Copy out the data below verbatim.

[Rows from a spatial reasoning dataset]
▬▬▬

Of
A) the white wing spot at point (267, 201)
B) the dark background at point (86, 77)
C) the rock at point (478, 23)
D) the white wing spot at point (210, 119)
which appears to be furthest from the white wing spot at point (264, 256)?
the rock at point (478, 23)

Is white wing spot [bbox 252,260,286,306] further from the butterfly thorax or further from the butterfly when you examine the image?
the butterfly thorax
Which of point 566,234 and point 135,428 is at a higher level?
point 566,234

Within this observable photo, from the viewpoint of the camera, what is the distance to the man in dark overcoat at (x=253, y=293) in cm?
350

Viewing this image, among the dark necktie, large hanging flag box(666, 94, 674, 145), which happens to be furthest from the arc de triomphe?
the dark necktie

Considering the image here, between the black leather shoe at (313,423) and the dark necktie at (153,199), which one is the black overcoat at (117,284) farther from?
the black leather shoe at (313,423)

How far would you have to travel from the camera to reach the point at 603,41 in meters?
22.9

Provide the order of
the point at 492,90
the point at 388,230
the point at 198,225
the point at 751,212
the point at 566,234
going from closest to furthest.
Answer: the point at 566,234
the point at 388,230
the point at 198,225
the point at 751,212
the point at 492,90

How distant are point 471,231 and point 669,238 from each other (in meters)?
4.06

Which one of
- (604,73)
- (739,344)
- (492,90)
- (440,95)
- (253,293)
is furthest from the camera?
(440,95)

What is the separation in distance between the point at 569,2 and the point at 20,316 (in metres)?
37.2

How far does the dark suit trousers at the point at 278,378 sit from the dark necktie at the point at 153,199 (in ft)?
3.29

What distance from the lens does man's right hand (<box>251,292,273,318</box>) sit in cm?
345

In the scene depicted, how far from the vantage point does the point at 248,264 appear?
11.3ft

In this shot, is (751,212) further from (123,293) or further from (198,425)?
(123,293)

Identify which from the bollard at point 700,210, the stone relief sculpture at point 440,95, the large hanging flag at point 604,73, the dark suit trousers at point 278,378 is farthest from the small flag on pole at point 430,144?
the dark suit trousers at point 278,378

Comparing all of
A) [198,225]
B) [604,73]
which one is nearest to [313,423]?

▬▬▬

Output of the task.
Of
A) the white wing spot at point (267, 201)
B) the dark background at point (86, 77)
C) the rock at point (478, 23)
D) the white wing spot at point (210, 119)
which appears to be furthest from the white wing spot at point (264, 256)?
the rock at point (478, 23)

Is white wing spot [bbox 252,260,286,306] further from the butterfly thorax or further from the butterfly when you examine the image?
the butterfly thorax
Which of point 566,234 and point 135,428 is at a higher level?
point 566,234

Within this observable photo, from the viewpoint of the camera, what is the distance to the man in dark overcoat at (x=253, y=293) in cm?
350

Viewing this image, among the dark necktie, large hanging flag box(666, 94, 674, 145), which happens to be furthest from the arc de triomphe?
the dark necktie

Considering the image here, between the black leather shoe at (313,423) and the dark necktie at (153,199), which one is the black overcoat at (117,284) farther from?
the black leather shoe at (313,423)

How far would you have to travel from the camera to reach the point at 603,41 in meters?
22.9

Provide the order of
the point at 492,90
the point at 388,230
the point at 198,225
the point at 751,212
the point at 566,234
going from closest to furthest.
Answer: the point at 566,234
the point at 388,230
the point at 198,225
the point at 751,212
the point at 492,90

How distant are point 471,231 and point 669,238 from each other (in meters)?
4.06

Which one of
- (604,73)
- (739,344)
- (492,90)
- (440,95)
- (253,293)
is furthest from the camera?
(440,95)

What is the separation in distance between the point at 569,2 and the point at 20,316 (in metres)?
37.2

How far does the dark suit trousers at the point at 278,378 sit from the dark necktie at the point at 153,199 (in ft)?
3.29

What distance from the lens does man's right hand (<box>251,292,273,318</box>) sit in cm?
345

In the scene depicted, how far from the vantage point does the point at 248,264 appear?
11.3ft

In this shot, is (751,212) further from (123,293) or further from (198,425)?
(123,293)

Identify which from the bollard at point 700,210, the stone relief sculpture at point 440,95, the large hanging flag at point 604,73, the dark suit trousers at point 278,378 is farthest from the small flag on pole at point 430,144?
the dark suit trousers at point 278,378

Comparing all of
A) [198,225]
B) [604,73]
which one is nearest to [313,423]?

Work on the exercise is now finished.